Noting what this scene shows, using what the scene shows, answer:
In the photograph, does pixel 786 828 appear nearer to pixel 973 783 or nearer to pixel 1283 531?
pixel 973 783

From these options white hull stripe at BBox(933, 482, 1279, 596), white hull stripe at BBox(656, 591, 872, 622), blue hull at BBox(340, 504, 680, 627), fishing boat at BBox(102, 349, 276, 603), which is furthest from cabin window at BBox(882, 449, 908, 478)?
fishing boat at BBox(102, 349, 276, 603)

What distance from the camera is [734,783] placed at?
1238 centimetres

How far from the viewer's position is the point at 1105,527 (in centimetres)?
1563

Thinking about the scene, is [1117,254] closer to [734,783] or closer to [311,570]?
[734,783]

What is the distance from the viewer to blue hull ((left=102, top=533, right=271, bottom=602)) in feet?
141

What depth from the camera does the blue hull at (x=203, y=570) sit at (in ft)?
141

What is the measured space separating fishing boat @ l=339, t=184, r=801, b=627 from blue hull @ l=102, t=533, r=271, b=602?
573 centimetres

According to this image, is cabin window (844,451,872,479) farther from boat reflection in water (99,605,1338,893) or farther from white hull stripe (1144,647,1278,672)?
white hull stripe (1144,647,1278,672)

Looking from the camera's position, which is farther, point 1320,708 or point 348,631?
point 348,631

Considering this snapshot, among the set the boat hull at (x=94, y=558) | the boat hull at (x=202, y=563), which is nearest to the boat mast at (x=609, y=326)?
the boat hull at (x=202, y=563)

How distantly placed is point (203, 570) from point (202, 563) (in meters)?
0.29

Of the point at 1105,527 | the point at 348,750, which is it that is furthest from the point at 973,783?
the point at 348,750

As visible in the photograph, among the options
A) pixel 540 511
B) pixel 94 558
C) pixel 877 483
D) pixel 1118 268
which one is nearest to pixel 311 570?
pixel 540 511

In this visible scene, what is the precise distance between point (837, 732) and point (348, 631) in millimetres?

========

_TASK REQUIREMENTS_
Start at the line that contains "What depth from" and stop after the line that contains "573 centimetres". Write out those lines again, with every depth and distance value in the answers adjusted by -74.

_FULL OUTPUT_
What depth from the camera does the blue hull at (x=203, y=570) sit at (in ft)?
67

What is the measured space separating fishing boat @ l=339, t=184, r=801, b=627 from blue hull @ l=102, t=533, r=271, b=602?
499 centimetres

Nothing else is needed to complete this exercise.